Wir dürfen davon ausgehen, dass Rattle von seiner Ehefrau Magdalena Kožená für Katja Kabanova sprachlich gebrieft worden ist. In der Aufführung singt sie mit ihrem warm timbrierten Mezzo als echte Luxusbesetzung die kleine Rolle der Varvara, Pflegetochter im Hause Kabanov. Ihr Entschluss, mit dem Lehrer Vána Kudrjás (mit jugendlich schwärmerischem Tenor Ladislav Elgr) in Moskau ein neues Leben zu beginnen, markiert die hoffnungsfrohe Seite der Oper.
Den Mittel- und Glanzpunkt der Besetzung stellt die amerikanische Sopranistin Amanda Majeski als Katja dar. Der erregten Sprachmelodie verleiht ihr in verhangener Melancholie jubelnder Sopran menschlich, allzu menschliches Gepräge. Ambivalent sind ihre Gefühle zu den sie umgebenden feigen Männern, zur perversen Eifersucht der Schwiegermutter. Alle Protagonisten leben ihre eigene Wirklichkeit, sie können nicht aus ihrer Haut heraus, was die Begriffe von Gut und Böse unendlich relativiert und die Oper so unglaublich modern wirken lässt. Janacek wertet die Personen seines Stücks nicht in und mit seiner Musik, sondern unterlegt den kurzmotivisch ariosen Sprechgesang mit längeren Abschnitten instrumental melodischer Ergriffenheit, kleidet das Paradoxon menschlicher Seelendispositionen in spannend geschichtete motivische und rhythmische Überlagerungen.
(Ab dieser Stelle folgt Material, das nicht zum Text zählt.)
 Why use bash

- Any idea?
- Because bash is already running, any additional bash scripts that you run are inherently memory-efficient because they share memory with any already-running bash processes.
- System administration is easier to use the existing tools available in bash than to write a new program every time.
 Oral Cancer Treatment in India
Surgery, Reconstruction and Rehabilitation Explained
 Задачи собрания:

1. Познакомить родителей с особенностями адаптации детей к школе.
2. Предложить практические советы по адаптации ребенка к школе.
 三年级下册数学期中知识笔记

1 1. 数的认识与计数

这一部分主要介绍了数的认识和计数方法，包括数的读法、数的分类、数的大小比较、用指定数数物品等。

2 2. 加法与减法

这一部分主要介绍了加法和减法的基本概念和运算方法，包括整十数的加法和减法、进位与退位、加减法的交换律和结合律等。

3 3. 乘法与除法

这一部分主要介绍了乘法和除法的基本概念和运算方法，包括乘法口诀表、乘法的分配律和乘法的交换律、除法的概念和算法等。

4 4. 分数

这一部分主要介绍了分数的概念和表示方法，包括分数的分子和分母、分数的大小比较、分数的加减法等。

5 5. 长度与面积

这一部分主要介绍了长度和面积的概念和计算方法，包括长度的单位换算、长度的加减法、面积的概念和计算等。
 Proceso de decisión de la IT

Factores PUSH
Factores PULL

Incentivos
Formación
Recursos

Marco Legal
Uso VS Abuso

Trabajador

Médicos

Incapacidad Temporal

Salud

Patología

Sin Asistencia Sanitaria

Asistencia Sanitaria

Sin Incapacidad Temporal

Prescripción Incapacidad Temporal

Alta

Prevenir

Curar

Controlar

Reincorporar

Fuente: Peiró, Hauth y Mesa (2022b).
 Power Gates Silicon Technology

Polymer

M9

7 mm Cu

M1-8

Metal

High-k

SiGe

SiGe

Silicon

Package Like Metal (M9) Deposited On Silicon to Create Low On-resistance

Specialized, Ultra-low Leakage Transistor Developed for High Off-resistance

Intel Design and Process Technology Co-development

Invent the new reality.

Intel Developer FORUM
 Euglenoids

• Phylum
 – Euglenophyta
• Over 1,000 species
Des akoholsüchtigen Muttersöhnchens, Katjas Gatten Tichon Ivanytch Kabanovs Schwanken und Lavieren, wird von Andrew Staples mit hellem Tenor vokal eindringlich nachvollzogen. Simon O’Neill hält für Katjas Lover Boris, Neffe des Kaufmanns Dikoj (Pavlo Hunka mit kalt-profundem Bass), die gut geschüttelte Balance aus erregender Männlichkeit und gesellschaftlicher Befangenheit, Verheißung und Ernüchterung, Schein und Sein, mit softer Mittellage und strahlenden Heldentenorhöhen bereit.
Als herrschsüchtig-sadistische Kabanicha wurde die einst Wagner-hochdramatische Schwedin Katarina Dalayman ins Rennen geschickt. Die fraulich breite Mittellage und die wuchtigen Höhen können zwar den einen oder anderen Keifton nicht kaschieren, machen aber glaubhaft, dass wir es hier mit keinem Monster, sondern einer emotional bedürftigen Vollstreckerin gesellschaftlicher und religiöser Normen zu tun haben. Faszinierend.
Fazit: Die beste und ergreifendste aller derzeit erhältlichen Aufnahmen der Oper.